# The Christmas Story



## Meanderer (Dec 22, 2018)

The Christmas Story



This is how the birth of Jesus Christ came about: His mother Mary was pledged to be married to Joseph, but before they came together, she was found to be with child through the Holy Spirit.  Because Joseph her husband was a righteous man and did not want to expose her to public disgrace, he had in mind to divorce her quietly.   But after he had considered this, an angel of the Lord appeared to him in a dream and said, “Joseph son of David, do not be afraid to take Mary home as your wife, because what is conceived in her is from the Holy Spirit.   She will give birth to a son, and you are to give him the name Jesus, because he will save his people from their sins.”   All this took place to fulfill what the Lord had said through the prophet:  “The virgin will be with child and will give birth to a son, and they will call him Immanuel”—which means, “God with us.”   When Joseph woke up, he did what the angel of the Lord had commanded him and took Mary home as his wife.    But he had no union with her until she gave birth to a son. And he gave him the name Jesus.



And it came to pass in those days, that there went out a decree from Caesar Augustus, that all the world should be taxed.  (And this taxing was first made when Cyrenius was governor of Syria.)  And all went to be taxed every one into his own city.  And Joseph also went up from Galilee, out of the city of Nazareth, into Judea, unto the city of David, which is called Bethlehem; (because he was of the house and lineage of David  To be taxed with Mary his espoused wife, being great with child.  And so it was, that, while they were there, the days were accomplished that she should be delivered.  And she brought forth her firstborn son, and wrapped him in swaddling clothes, and laid him in a manger; because there was no room for them in the inn.  And there were in the same country shepherds abiding in the field, keeping watch over their flock by night.  And, lo, the angel of the Lord came upon them, and the glory of the Lord shone round about them: and they were sore afraid.  And the angel said unto them, Fear not: for, behold, I bring you good tidings of great joy, which shall be to all people.  For unto you is born this day in the city of David a Saviour, which is Christ the Lord.  And this shall be a sign unto you; Ye shall find the babe wrapped in swaddling clothes, lying in a manger.

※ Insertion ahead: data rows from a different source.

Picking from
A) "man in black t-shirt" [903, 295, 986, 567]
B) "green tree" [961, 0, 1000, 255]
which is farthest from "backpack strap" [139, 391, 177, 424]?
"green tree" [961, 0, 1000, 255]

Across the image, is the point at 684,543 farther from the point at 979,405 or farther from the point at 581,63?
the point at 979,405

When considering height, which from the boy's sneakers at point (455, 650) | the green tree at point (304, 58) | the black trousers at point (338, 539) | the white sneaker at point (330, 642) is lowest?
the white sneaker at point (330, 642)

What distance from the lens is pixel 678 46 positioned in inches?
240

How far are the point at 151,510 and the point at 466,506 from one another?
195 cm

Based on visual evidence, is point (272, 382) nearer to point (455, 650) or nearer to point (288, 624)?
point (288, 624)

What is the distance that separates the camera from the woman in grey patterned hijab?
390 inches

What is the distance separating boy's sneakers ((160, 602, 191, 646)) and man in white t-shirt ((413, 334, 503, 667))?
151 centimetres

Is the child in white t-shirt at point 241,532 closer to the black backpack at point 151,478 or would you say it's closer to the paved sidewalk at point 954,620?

And suddenly there was with the angel a multitude of the heavenly host praising God, and saying, Glory to God in the highest, and on earth peace, good will toward men.  And it came to pass, as the angels were gone away from them into heaven, the shepherds said one to another, Let us now go even unto Bethlehem, and see this thing which is come to pass, which the Lord hath made known unto us.  And they came with haste, and found Mary, and Joseph, and the babe lying in a manger.  And when they had seen it, they made known abroad the saying which was told them concerning this child.  And all they that heard it wondered at those things which were told them by the shepherds.  But Mary kept all these things, and pondered them in her heart.  And the shepherds returned, glorifying and praising God for all the things that they had heard and seen, as it was told unto them.

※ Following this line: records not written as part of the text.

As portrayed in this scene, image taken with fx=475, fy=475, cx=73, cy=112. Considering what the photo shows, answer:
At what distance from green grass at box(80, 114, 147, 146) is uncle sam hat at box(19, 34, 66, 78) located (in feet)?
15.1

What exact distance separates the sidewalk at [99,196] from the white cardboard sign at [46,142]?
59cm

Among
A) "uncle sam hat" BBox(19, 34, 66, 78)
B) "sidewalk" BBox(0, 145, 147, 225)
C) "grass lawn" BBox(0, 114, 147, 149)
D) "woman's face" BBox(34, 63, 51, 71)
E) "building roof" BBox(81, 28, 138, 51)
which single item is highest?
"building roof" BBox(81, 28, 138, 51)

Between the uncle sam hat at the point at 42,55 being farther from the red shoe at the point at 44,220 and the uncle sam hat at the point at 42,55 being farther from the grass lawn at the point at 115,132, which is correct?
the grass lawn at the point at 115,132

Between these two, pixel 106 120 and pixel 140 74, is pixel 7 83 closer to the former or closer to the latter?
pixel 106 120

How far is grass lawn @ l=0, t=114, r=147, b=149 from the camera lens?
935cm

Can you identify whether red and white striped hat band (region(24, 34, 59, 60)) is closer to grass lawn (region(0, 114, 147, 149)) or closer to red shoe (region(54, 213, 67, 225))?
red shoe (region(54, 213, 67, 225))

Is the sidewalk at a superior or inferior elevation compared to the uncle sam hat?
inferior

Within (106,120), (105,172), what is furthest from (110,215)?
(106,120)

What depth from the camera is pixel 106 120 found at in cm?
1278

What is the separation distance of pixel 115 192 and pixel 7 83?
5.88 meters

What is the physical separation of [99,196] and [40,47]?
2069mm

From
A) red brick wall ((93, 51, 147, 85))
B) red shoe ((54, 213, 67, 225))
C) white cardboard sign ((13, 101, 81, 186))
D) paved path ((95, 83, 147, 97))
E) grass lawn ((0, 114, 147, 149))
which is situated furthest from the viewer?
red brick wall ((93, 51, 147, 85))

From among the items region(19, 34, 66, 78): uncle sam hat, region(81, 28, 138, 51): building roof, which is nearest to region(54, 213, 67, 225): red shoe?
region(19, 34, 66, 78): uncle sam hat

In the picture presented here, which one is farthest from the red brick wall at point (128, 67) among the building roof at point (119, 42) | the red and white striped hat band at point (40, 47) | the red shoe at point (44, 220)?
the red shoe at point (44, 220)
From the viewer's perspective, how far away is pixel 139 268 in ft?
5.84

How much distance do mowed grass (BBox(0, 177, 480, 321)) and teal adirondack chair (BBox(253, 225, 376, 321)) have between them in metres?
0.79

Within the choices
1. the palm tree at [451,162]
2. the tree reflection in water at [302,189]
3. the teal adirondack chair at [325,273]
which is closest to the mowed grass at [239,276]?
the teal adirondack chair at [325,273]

Glory to God in the Highest, and on earth Peace, Good Will toward MEN


----------



## Pappy (Dec 22, 2018)

Amen Jim.


----------



## RadishRose (Dec 22, 2018)

Thank you Jim.


----------



## Capt Lightning (Dec 23, 2018)

That's quite a story... but that's all it is.  A story.


----------



## RadishRose (Dec 23, 2018)

I think we had the same childhood book, Jim... I now recall staring at those shepherds and angels. How nice to see them and read the message again!


----------



## Tommy (Dec 23, 2018)

Thank you, Meanderer.  Wishing you and yours a blessed Christmas.


----------



## Meanderer (Dec 24, 2018)

The Christmas Story   From The Message Bible
Luke 2:1-20 

1 About that time Caesar Augustus ordered a census to be taken throughout the Empire.

2 This was the first census when Quirinius was governor of Syria. 
3 Everyone had to travel to his own ancestral hometown to be accounted for. 
4 So Joseph went from the Galilean town of Nazareth up to Bethlehem in Judah, David's town, for the census. As a descendant of David, he had to go there. 
5 He went with Mary, his fiancé, who was pregnant. 
6 While they were there, the time came for her to give birth. 
7 She gave birth to a son, her firstborn. She wrapped him in a blanket and laid him in a manger, because there was no room in the hostel.
8 There were sheep-herders camping in the neighborhood. They had set night watches over their sheep. 
9 Suddenly, God's angel stood among them and God's glory blazed around them. They were terrified. 
10 The angel said, "Don't be afraid. I'm here to announce a great and joyful event that is meant for everybody, worldwide: 
11 A Savior has just been born in David's town, a Savior who is Messiah and Master. 
12 This is what you're to look for: a baby wrapped in a blanket and lying in a manger." 
13 At once the angel was joined by a huge angelic choir singing God's praises: 
14 Glory to God in the heavenly heights, Peace to all men and women on earth who please him. 
15 As the angel choir withdrew into heaven, the sheep-herders talked it over. "Let's get over to Bethlehem as fast as we can and see for ourselves what God has revealed to us." 
16 They left, running, and found Mary and Joseph, and the baby lying in the manger. 
17 Seeing was believing. They told everyone they met what the angels had said about this child. 
18 All who heard the sheep-herders were impressed. 
19 Mary kept all these things to herself, holding them dear, deep within herself. 
20 The sheep-herders returned and let loose, glorifying and praising God for everything they had heard and seen. It turned out exactly the way they'd been told!


----------